Now consider a third, mixed system for synchronizing the music with the gameplay. We let each emotional segment last for a length which is mostly controlled by the player. When the player hits some defined trigger condition, the music proceeds to its next feeling-segment. This means that a song needs to be written, recorded, and programmed in such a way that any segment of it can be extended or contracted gracefully. This actually implies a new type of music composition, and a close relationship between game designer, writer, and composer.

This will allow us to not force the player or gameworld towards certain actions as much, thus reducing the contrived feeling of the game. That contrived feeling is one of game design’s greatest enemies.

This seems a lot like the classical context-sensitive music which we have seen in games since near the beginning of gaming. It is not. What I am describing is a single gameplay sequence which matches a single dynamic song, not a game with an endless music loop that roughly matches the ‘excitement level’ of the gameplay. It is not a game plus music, it is a holistically absorbed emotional experience.

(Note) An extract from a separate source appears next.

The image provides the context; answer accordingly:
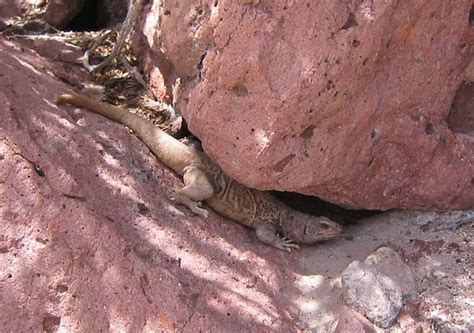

An example. Consider a song that gets progressively more mournful. In this example, you enter the hospital. The song is slow. The nurse directs you to your father’s room. As long as you wander the halls, the music remains generally slow and tense. When you finally enter your father’s room and see him, his frail body barely clinging to life, the music takes on a deeper, more mournful quality. As he speaks to you, the music quiets so you can hear his strained whispers. Finally, he closes his eyes for the last time. The music and the whine of the heart monitor come together into one fading, final note.